> [DOCUMENT SEGMENT]
# # # # # # #

Full Year 2018 Highlights:

  • Total revenues were $1.1 billion in 2018 compared to $960.0 million in
    2017, an increase of 11.7%. Residential data revenues increased 18.4%
    and business services revenues increased 19.0% year-over-year.
  • Net income was $164.8 million in 2018, a decrease of 29.9%
    year-over-year primarily as a result of the aforementioned Federal tax
    reform legislation. Adjusted EBITDA was $500.8 million, an increase of
    12.9% year-over-year. Net profit margin was 15.4% and Adjusted EBITDA
    margin was 46.7%.
  • Net cash provided by operating activities was $407.8 million in 2018,
    an increase of 25.7% year-over-year. Adjusted EBITDA less capital
    expenditures was $283.1 million in 2018, an increase of 7.1%
    year-over-year.

Other Highlight:

  • In January 2019, the Company completed the acquisition of Clearwave
    Communications, a facilities-based service provider that owns and
    operates a high-capacity fiber network offering dense regional
    coverage in Southern Illinois (“Clearwave”).
(1)  

Adjusted EBITDA, Adjusted EBITDA margin and Adjusted EBITDA less
capital expenditures are defined in the section of this press
release entitled “Use of Non-GAAP Financial Measures.” Adjusted
EBITDA and Adjusted EBITDA less capital expenditures are
reconciled to net income, Adjusted EBITDA margin is reconciled to
net profit margin and Adjusted EBITDA less capital expenditures is
also reconciled to net cash provided by operating activities.
Refer to the “Reconciliations of Non-GAAP Measures” tables
within this press release.

# # # # # # #

> [SOURCE DATA]
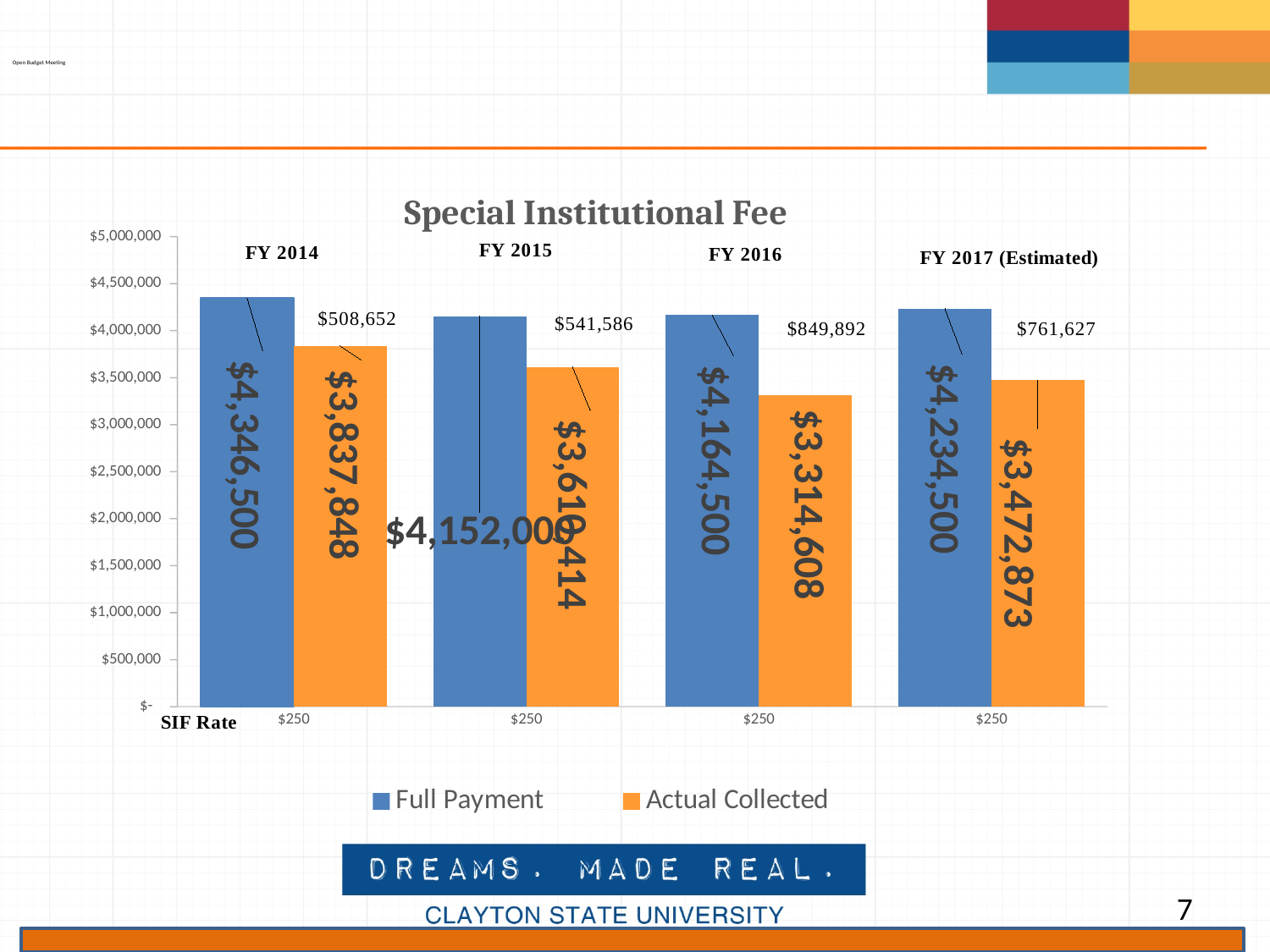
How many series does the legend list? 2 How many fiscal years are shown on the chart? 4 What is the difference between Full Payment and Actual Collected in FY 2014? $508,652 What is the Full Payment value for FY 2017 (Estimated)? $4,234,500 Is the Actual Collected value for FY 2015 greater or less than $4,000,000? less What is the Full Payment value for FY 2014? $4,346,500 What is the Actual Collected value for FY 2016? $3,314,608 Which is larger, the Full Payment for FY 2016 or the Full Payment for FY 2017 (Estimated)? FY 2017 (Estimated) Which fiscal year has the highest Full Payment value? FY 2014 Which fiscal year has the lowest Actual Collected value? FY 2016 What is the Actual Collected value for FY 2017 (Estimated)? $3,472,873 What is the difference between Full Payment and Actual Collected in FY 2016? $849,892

# # # # # # #

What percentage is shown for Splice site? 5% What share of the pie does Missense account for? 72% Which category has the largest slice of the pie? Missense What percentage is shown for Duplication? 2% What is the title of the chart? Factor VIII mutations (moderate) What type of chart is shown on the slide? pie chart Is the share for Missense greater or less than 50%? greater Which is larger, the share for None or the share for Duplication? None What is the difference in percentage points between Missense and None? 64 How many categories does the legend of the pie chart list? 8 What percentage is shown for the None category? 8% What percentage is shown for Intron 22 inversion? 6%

# # # # # # #

> [EXERCISE REQUIREMENTS]
[A] Print everything in the full-year 2018 results excerpt from "Full Year 2018" down to "increased 19.0% year-over-year.", word for word.
[B] Carry on the full-year 2018 results excerpt after its final sentence.

> [ANSWERS FOR EACH ITEM]
[A]
Full Year 2018 Highlights:

  • Total revenues were $1.1 billion in 2018 compared to $960.0 million in
    2017, an increase of 11.7%. Residential data revenues increased 18.4%
    and business services revenues increased 19.0% year-over-year.

[B]
Fourth Quarter 2018 Financial Results Compared to Fourth Quarter
2017

Revenues increased $12.2 million, or 4.7%, to $269.9 million for the
fourth quarter of 2018, driven primarily by residential data and
business services revenue growth, partially offset by decreases in
residential video and voice revenues. For the fourth quarter of 2018 and
2017, residential data revenues comprised 46.8% and 43.7% of total
revenues and business services revenues comprised 14.9% and 14.2% of
total revenues, respectively.

Operating expenses (excluding depreciation and amortization) were $91.8
million in the fourth quarter of 2018 compared to $92.0 million in the
fourth quarter of 2017. As a percentage of revenues, operating expenses
were 34.0% for the fourth quarter of 2018 compared to 35.7% for the
year-ago quarter.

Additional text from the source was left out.